Interesting article that highlights the substantial variability within and among different specialities. I appreciate that they started to delve into variables besides just speciality (practice setting, hours, etc) but I am always annoyed when any article (even outside medicine) discusses gender pay gap as a univariate analysis; this is obviously done intentionally but it’s also obvious that there are many factors at play. Choosing to just look at yearly income to sensationalize the topic is not only misleading, it’s completely unhelpful in addressing any problem.
Even if you don’t have all the stats at least mention some of the likely factors. For example, it is definitely true that 50 years ago it was mostly men that went to med school and became doctors and it was very hard for women to break through these biases. Thankfully today med school classes are usually 50-50 or close to it. But if we looked at physicians that are 60+ years old we are going to find a lot more men, and having been in their career for that long they are likely going to be commanding a larger salary/wage having either built up their practice, or climbed the latter and are now chair of a department. This would obviously affect the data if you were looking just at gender and ignoring this variable.
Again, we can’t appropriately address an issue if we don’t accurately describe and understand the problem. I am sure if we accounted for all the other variables we would still find a gender pay gap but I would suspect it would be not nearly as exciting as the numbers posted in this article.
I would really like to see a thorough breakdown of this issue; looking at not just specialty but subspecialty, hours, duration of career, vacation amount, gaps in career, location, administrative roles within specialty, related medical work (product development, research etc), percentage of men and women that apply to each specialty and percent that gets in etc. Then we can have much better insights to address the issue and promote better solutions. Finally, I think mentally if both men and women physicians understood this breakdown better and where they fit in to it, they would be more satisfied with their work or be able to identify ways to achieve better satisfaction,
I do not trust the Medscape numbers. They are done by doctors self reporting on a survey. Are some reporting gross pay and others reporting taxable income after expenses? An office with staff can easily cost 40% of income for many doctors. I also suspect surveys lead to under reporting to avoid appearing outside the expected norm. Lower reporting also makes dissatisfaction with pay seem justified.

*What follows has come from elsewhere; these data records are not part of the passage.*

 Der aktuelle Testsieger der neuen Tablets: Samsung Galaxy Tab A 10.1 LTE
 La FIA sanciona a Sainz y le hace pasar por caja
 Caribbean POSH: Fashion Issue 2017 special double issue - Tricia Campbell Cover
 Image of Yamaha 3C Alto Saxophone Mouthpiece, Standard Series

Thanks for sharing. Let us know when you have better numbers provided free of charge that we can use instead.
A lot of good ideas here. Other than occasionally repairing a computer on the side for friends and co-workers, I can’t really think of anything I could do. Now my grandfather used to garden and would sell by roadsides and roast/boil peanuts and sell them to local convenience stores to make ends meet.

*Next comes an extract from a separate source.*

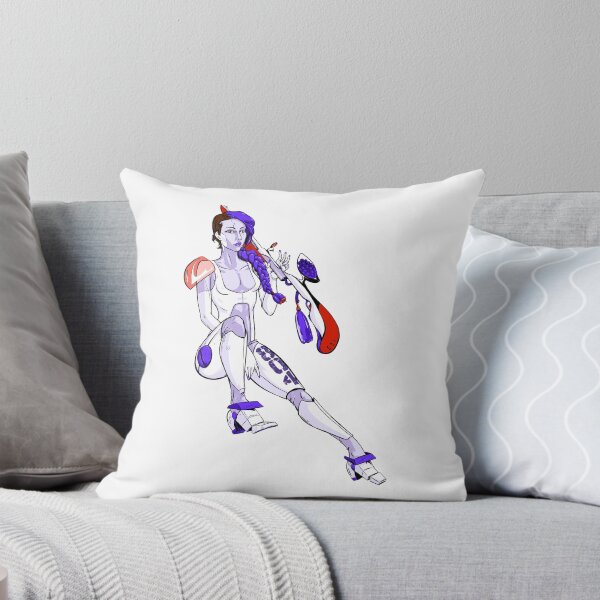 Item preview, One Hot Robot - Courtney designed and sold by Brendan Coyle.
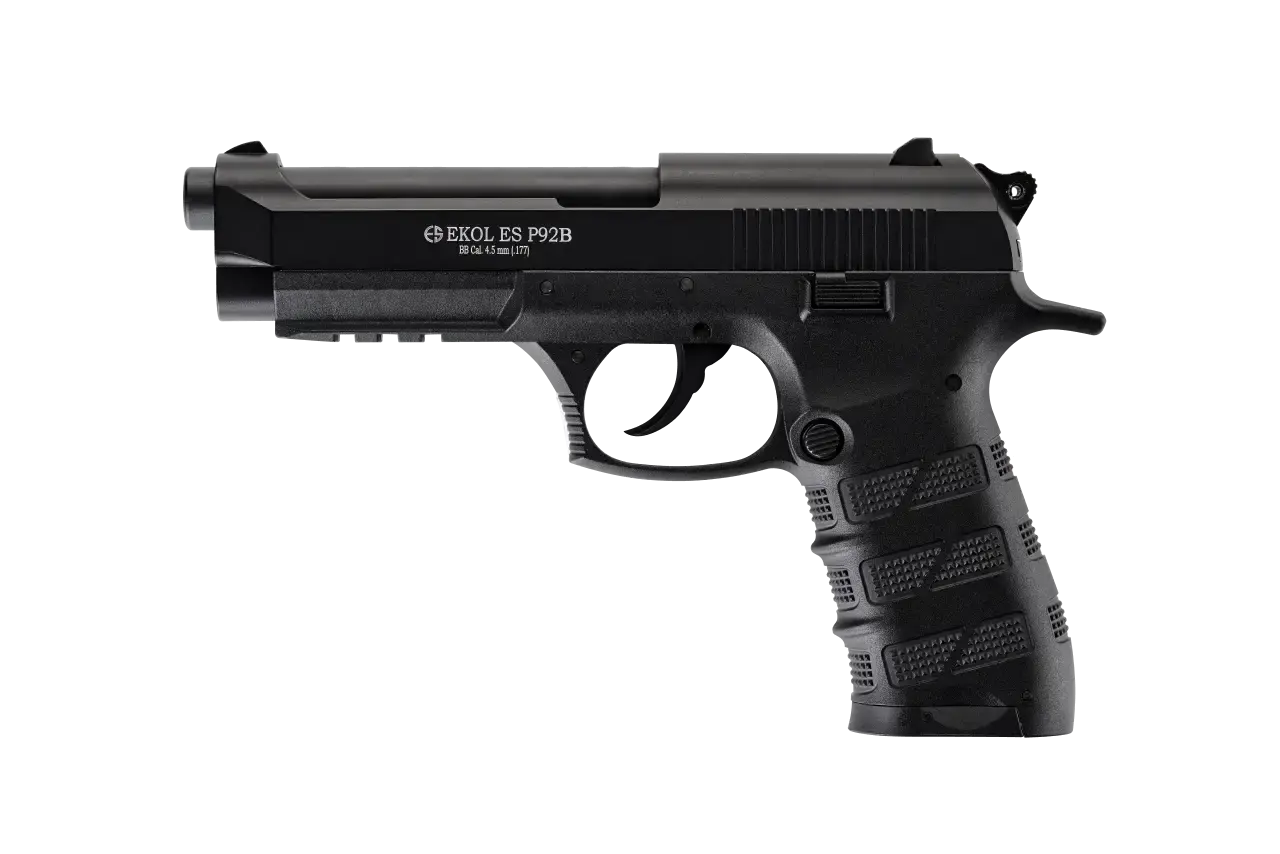 Ekol Es P92B Blowback Saten Havalı Tabanca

Excellent, informative post by Josh Katzowitz. Very useful information. Thanks Dr. Dahle !
Any data on DPMs? Specialists/surgeons but definitely in a lower pay bracket than closest match of ortho.

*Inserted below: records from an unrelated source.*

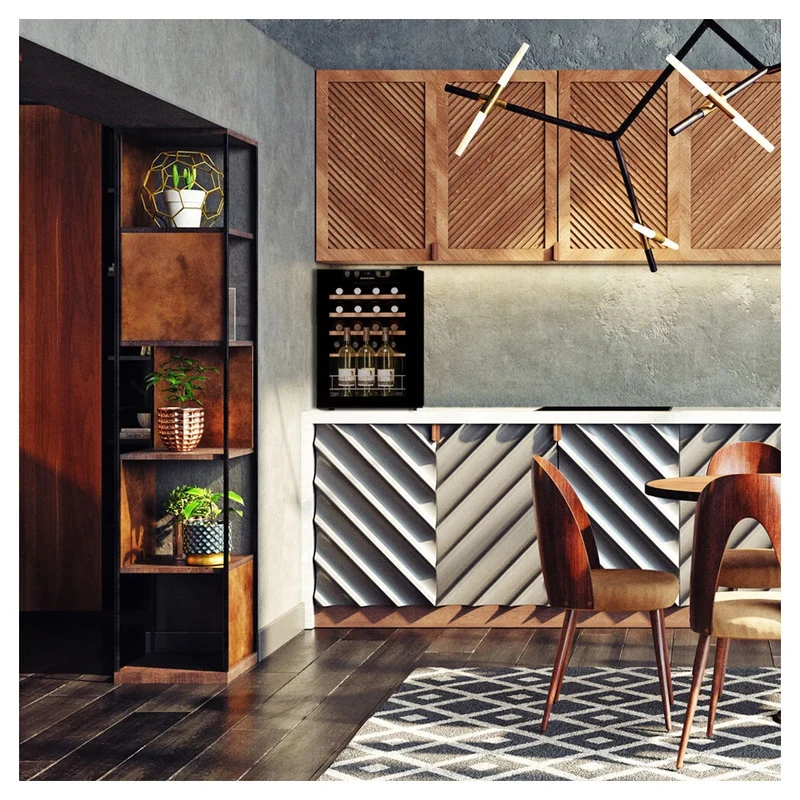 Weinkühlschrank 20 Flaschen Dunavox Home-20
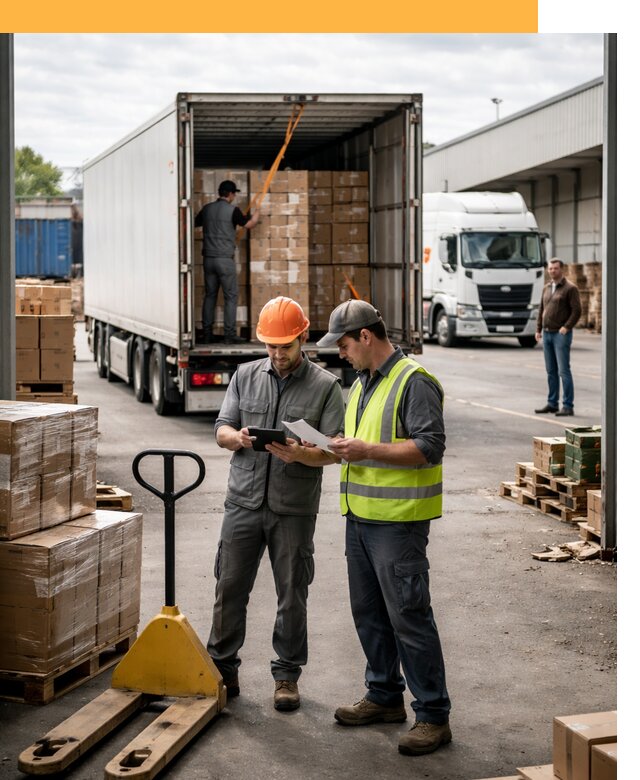 Автоперевозки из Азербайджана от 153780 руб с таможенным оформлением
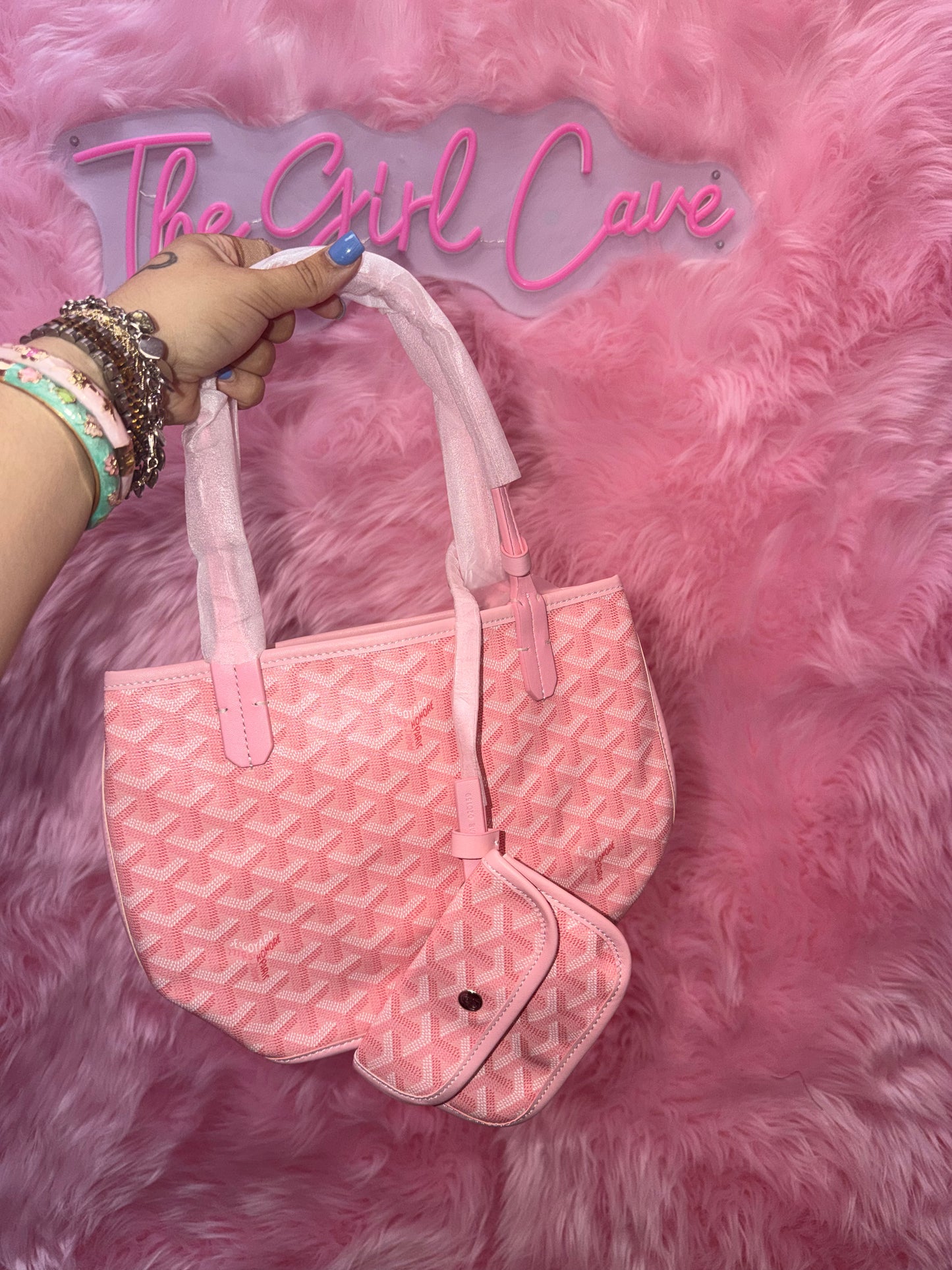 Spend Dat Tote Bag W/ Wallet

I have read many of the comments above but didn’t see anyone speak to the reason why physicians and dentists need to work so many hours to earn an income that values our contribution. We take the risk of delayed earnings because of years of schooling, the debt that it involves and the risk and cost if we open a solo or group practice. My feeling is that corporate America, in the form of health/dental insurance companies, have controlled reimbursement below the cost of doing business. It has become a given that we work more hours, see more patients per hour and participate with all insurance plans to compensate for low reimbursement. Our cost for staff, rent, and supplies never decrease and often increase much more than the CPI. Insurance company profit doesn’t decrease. How is quality of care? It would be interesting to see some information addressing all this.